-- Extracted data --
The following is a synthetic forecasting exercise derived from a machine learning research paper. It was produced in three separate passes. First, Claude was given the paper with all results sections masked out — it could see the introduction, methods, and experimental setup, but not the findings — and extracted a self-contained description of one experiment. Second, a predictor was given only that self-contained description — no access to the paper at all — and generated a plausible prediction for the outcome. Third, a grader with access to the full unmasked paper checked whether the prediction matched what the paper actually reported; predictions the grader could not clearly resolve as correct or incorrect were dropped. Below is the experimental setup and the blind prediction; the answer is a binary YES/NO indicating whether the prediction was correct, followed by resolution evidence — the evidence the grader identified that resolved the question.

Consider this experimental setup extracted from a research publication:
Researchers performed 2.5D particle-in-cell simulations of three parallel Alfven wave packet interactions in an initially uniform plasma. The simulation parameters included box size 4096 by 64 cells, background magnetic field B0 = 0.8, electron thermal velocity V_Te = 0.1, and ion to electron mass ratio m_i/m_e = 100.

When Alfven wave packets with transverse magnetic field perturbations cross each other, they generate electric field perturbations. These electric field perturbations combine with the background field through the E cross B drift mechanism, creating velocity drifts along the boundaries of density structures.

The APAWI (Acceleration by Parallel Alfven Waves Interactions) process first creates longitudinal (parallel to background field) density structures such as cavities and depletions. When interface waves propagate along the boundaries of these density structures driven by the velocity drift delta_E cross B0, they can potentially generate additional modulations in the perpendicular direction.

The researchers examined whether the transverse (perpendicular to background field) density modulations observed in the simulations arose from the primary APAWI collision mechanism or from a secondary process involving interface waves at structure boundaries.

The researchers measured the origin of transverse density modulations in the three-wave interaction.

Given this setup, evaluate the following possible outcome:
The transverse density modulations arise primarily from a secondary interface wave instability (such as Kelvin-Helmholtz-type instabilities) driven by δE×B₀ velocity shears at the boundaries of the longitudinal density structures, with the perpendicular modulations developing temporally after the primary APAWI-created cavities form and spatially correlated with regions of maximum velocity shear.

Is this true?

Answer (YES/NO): NO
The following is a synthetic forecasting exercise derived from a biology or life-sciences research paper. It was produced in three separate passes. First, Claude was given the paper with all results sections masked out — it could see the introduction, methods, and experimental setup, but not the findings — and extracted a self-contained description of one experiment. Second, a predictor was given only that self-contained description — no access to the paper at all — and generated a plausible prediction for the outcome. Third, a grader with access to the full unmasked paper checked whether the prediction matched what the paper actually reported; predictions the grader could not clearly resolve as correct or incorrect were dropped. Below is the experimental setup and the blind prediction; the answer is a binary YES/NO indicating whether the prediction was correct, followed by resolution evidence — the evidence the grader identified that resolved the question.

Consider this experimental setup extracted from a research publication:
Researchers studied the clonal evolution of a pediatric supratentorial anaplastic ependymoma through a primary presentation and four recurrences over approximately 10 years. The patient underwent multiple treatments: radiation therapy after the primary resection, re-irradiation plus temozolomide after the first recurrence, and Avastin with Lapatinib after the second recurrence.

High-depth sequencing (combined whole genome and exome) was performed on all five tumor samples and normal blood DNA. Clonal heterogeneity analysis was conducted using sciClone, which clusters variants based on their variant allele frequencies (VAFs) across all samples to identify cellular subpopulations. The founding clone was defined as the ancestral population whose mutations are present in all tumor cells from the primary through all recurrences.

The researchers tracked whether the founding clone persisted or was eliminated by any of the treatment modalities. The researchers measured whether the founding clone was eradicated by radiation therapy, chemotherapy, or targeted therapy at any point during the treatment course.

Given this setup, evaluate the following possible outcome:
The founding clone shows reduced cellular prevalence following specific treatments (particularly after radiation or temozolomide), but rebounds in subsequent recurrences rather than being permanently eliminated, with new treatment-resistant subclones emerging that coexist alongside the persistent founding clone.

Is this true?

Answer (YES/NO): NO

-- What needs to be done --
Copy the full listing exactly.

-- Task answer --
The following is a synthetic forecasting exercise derived from a machine learning research paper. It was produced in three separate passes. First, Claude was given the paper with all results sections masked out — it could see the introduction, methods, and experimental setup, but not the findings — and extracted a self-contained description of one experiment. Second, a predictor was given only that self-contained description — no access to the paper at all — and generated a plausible prediction for the outcome. Third, a grader with access to the full unmasked paper checked whether the prediction matched what the paper actually reported; predictions the grader could not clearly resolve as correct or incorrect were dropped. Below is the experimental setup and the blind prediction; the answer is a binary YES/NO indicating whether the prediction was correct, followed by resolution evidence — the evidence the grader identified that resolved the question.

Consider this experimental setup extracted from a research publication:
Researchers performed 2.5D particle-in-cell simulations of three parallel Alfven wave packet interactions in an initially uniform plasma. The simulation parameters included box size 4096 by 64 cells, background magnetic field B0 = 0.8, electron thermal velocity V_Te = 0.1, and ion to electron mass ratio m_i/m_e = 100.

When Alfven wave packets with transverse magnetic field perturbations cross each other, they generate electric field perturbations. These electric field perturbations combine with the background field through the E cross B drift mechanism, creating velocity drifts along the boundaries of density structures.

The APAWI (Acceleration by Parallel Alfven Waves Interactions) process first creates longitudinal (parallel to background field) density structures such as cavities and depletions. When interface waves propagate along the boundaries of these density structures driven by the velocity drift delta_E cross B0, they can potentially generate additional modulations in the perpendicular direction.

The researchers examined whether the transverse (perpendicular to background field) density modulations observed in the simulations arose from the primary APAWI collision mechanism or from a secondary process involving interface waves at structure boundaries.

The researchers measured the origin of transverse density modulations in the three-wave interaction.

Given this setup, evaluate the following possible outcome:
The transverse density modulations arise primarily from a secondary interface wave instability (such as Kelvin-Helmholtz-type instabilities) driven by δE×B₀ velocity shears at the boundaries of the longitudinal density structures, with the perpendicular modulations developing temporally after the primary APAWI-created cavities form and spatially correlated with regions of maximum velocity shear.

Is this true?

Answer (YES/NO): NO
The following is a synthetic forecasting exercise derived from a biology or life-sciences research paper. It was produced in three separate passes. First, Claude was given the paper with all results sections masked out — it could see the introduction, methods, and experimental setup, but not the findings — and extracted a self-contained description of one experiment. Second, a predictor was given only that self-contained description — no access to the paper at all — and generated a plausible prediction for the outcome. Third, a grader with access to the full unmasked paper checked whether the prediction matched what the paper actually reported; predictions the grader could not clearly resolve as correct or incorrect were dropped. Below is the experimental setup and the blind prediction; the answer is a binary YES/NO indicating whether the prediction was correct, followed by resolution evidence — the evidence the grader identified that resolved the question.

Consider this experimental setup extracted from a research publication:
Researchers studied the clonal evolution of a pediatric supratentorial anaplastic ependymoma through a primary presentation and four recurrences over approximately 10 years. The patient underwent multiple treatments: radiation therapy after the primary resection, re-irradiation plus temozolomide after the first recurrence, and Avastin with Lapatinib after the second recurrence.

High-depth sequencing (combined whole genome and exome) was performed on all five tumor samples and normal blood DNA. Clonal heterogeneity analysis was conducted using sciClone, which clusters variants based on their variant allele frequencies (VAFs) across all samples to identify cellular subpopulations. The founding clone was defined as the ancestral population whose mutations are present in all tumor cells from the primary through all recurrences.

The researchers tracked whether the founding clone persisted or was eliminated by any of the treatment modalities. The researchers measured whether the founding clone was eradicated by radiation therapy, chemotherapy, or targeted therapy at any point during the treatment course.

Given this setup, evaluate the following possible outcome:
The founding clone shows reduced cellular prevalence following specific treatments (particularly after radiation or temozolomide), but rebounds in subsequent recurrences rather than being permanently eliminated, with new treatment-resistant subclones emerging that coexist alongside the persistent founding clone.

Is this true?

Answer (YES/NO): NO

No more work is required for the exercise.